*RECORD LIST*:

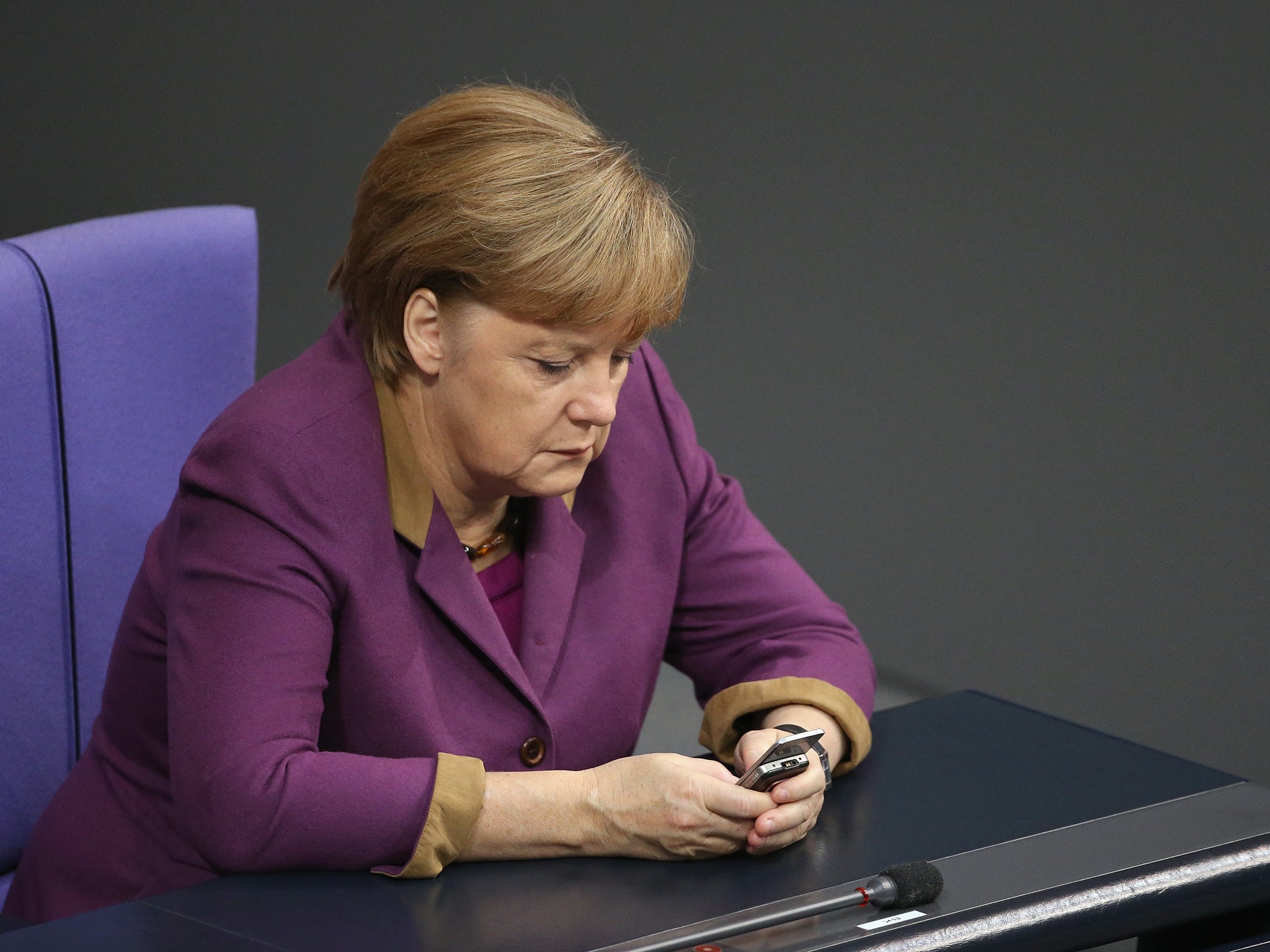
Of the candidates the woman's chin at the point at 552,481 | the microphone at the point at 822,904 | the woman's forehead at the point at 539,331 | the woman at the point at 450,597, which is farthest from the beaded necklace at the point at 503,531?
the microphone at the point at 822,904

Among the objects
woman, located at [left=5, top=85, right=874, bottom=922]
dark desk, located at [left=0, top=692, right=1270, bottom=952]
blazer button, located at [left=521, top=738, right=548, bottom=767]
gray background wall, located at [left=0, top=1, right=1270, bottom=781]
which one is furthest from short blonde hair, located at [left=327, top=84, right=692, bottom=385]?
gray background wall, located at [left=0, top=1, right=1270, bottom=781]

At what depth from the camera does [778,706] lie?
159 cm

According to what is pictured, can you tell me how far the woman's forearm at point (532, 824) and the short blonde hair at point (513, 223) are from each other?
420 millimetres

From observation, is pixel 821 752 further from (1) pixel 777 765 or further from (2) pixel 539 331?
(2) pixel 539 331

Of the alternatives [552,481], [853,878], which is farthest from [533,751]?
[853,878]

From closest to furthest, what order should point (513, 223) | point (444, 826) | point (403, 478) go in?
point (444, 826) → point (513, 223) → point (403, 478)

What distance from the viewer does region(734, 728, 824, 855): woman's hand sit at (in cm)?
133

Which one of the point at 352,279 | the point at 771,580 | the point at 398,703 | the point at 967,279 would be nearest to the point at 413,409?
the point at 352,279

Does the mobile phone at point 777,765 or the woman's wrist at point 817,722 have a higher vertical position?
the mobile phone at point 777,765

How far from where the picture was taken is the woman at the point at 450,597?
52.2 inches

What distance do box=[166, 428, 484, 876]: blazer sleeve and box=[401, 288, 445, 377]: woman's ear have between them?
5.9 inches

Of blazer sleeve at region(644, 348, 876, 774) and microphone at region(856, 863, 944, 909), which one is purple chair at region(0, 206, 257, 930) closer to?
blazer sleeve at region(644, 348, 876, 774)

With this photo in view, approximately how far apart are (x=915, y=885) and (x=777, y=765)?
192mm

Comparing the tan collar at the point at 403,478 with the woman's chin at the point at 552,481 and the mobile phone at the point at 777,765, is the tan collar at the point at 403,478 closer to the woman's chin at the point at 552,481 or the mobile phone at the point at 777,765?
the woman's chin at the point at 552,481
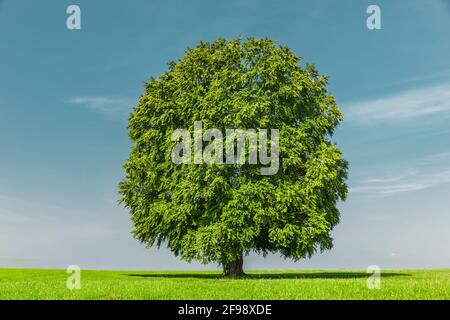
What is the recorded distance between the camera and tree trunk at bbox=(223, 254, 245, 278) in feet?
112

*GOAL*: Retype the items word for word, starting at the line that contains "Comparing the tan" and continuing through the last line of the items. Leave the pictures out of your copy.

*ANSWER*:
Comparing the tan collar at the point at 403,478 with the woman's chin at the point at 552,481 and the mobile phone at the point at 777,765, is the tan collar at the point at 403,478 closer to the woman's chin at the point at 552,481 or the mobile phone at the point at 777,765?
the woman's chin at the point at 552,481
What is the recorded distance between the camera and tree trunk at bbox=(223, 254, 245, 278) in feet?
112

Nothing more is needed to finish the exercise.